I’m really losing track of time. But I did have my first tour experience recently. Kind of what I expected. Kind of. Let’s talk a little about the first day out. I must say, I’m a pretty handsome lad in my full-on Jammer attire.
There are different types of tours. This one was called a Group Tour. Instead of an established route that is outlined in the Jammer information guide, it is more customized to a specific tour. The east side of the Park has a lot of tours coming out of Canada, given we are just a few miles (less than 30) from the border. AND… the border is actually opened this year.
These people come in one of those big motor coaches, with the huge tinted windows, plush high back seats, and all the good stuff. They show up with about 50 people, at which point we cram them into three little red busses from the Great Depression with the ragged tops rolled back. And if you missed your chiropractic appointment last week, the rock-hard straight-backed bench seats are definitely going to realign SOMETHING.
I was the third bus for this trip from just St Mary up to the Jackson Glacier Overlook (as far up the Sun Road as you can get). Logistically a group tour is hard. You need to keep all of the people in separate buses together at every stop. This means you need to make stops where all of the busses can park, which is a BIG ask given how tight ALL parking is on the Sun Road during any time of the season.
At the same time, the narrative part seems harder as well. You are talking about people who are just popping into the Park for a couple of hours. Here to just see what they can see, and do not necessarily want to dig into anything. Although I must admit, I’ve had worst jobs in less beautiful places.
There was supposed to be an AM and PM of the same run with a different group. The AM didn’t show, which gave me a couple of hours of standing around in a parking lot worrying about the PM group. It’s only three hours for 12 miles up and back. What to say? When to say it?
I never got into my rhythm. I found a couple of miles when nothing really sounded right. Talked about how some glaciers formed and rock layers. Threw in some Park history. Ick. Even I didn’t like what I was saying.
At Sun Point we all were able to get out and walk down to a lake cliff view. It was nice to get out and clear my head a little. Not sure how all of this is going to go. Nothing felt right. But again, there are more horrible ways to spend hours on a time clock.
At the end of the day, I got everyone back in one piece. A lot of things I had in my head that I thought would go well never materialized. Other things that came to fruition just didn’t work as I wanted. Everything was all kind of anticlimactic and just plain off.

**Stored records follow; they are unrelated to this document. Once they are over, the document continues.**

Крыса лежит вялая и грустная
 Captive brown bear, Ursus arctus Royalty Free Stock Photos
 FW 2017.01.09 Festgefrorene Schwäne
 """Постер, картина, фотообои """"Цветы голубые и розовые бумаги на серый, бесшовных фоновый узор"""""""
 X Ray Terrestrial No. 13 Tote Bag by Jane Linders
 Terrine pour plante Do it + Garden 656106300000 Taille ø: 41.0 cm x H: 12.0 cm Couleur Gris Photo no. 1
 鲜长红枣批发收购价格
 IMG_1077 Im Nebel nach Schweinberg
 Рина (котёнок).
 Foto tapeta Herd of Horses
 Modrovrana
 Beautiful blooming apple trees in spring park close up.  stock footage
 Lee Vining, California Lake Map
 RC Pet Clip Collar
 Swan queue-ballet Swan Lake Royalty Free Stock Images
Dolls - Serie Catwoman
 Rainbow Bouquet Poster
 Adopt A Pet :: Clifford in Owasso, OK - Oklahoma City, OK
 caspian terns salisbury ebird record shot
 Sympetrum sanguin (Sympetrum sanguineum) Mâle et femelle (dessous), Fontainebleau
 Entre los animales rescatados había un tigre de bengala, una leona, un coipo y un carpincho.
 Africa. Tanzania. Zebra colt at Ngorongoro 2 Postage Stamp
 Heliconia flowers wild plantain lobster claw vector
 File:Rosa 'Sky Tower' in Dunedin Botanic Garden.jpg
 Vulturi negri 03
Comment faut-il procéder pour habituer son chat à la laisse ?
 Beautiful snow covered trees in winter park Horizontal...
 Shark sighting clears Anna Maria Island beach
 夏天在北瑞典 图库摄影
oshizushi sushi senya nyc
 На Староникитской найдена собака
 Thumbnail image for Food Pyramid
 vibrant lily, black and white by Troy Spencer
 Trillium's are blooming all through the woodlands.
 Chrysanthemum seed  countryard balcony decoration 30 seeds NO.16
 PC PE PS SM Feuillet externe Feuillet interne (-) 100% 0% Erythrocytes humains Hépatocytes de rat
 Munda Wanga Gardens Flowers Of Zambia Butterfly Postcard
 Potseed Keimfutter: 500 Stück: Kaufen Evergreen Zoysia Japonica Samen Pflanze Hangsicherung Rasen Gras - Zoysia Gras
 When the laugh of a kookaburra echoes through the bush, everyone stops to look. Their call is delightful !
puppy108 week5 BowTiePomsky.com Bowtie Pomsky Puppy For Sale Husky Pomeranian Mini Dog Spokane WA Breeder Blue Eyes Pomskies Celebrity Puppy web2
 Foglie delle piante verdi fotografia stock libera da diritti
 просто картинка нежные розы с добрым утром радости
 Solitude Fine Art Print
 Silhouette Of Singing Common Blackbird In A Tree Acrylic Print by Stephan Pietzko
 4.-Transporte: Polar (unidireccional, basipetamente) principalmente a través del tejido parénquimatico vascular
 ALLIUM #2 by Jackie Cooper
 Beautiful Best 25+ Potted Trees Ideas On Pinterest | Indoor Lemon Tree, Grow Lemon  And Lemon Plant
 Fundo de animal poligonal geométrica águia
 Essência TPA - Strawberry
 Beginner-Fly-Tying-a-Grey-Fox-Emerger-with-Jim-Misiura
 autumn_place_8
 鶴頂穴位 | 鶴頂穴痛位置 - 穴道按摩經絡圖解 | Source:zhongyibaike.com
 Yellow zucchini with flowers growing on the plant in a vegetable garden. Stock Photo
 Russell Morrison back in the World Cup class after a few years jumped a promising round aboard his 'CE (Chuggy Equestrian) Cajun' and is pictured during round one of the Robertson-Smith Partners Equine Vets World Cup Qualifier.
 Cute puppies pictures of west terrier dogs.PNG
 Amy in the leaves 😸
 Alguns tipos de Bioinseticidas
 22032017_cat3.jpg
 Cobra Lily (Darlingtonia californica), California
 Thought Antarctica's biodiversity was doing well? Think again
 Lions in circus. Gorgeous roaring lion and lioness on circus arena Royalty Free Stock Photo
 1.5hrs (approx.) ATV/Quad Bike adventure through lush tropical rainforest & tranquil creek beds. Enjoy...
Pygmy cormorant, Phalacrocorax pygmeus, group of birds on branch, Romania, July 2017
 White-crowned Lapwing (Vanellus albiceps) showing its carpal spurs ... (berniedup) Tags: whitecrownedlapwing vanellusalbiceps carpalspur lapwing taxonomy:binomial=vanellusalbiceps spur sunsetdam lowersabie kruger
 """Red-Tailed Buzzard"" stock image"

Of course, it’s nice when people start slipping you money in secret handshakes. I didn’t know what to do. It felt like I was supposed to be slipping them back a baggie of drugs. Just kind of weird. As if they were paying alms to a homeless man so he could buy a new shopping cart.
Again, I’ve never been in a tipping job before. Or a job this public. Or a speaking job. Is a tour guide gig something for someone in their mid-fifties with a lifelong speech impediment? Guess I’m pushing that comfort zone this summer. Things are definitely different here. It feels like a coin flip is still in the air.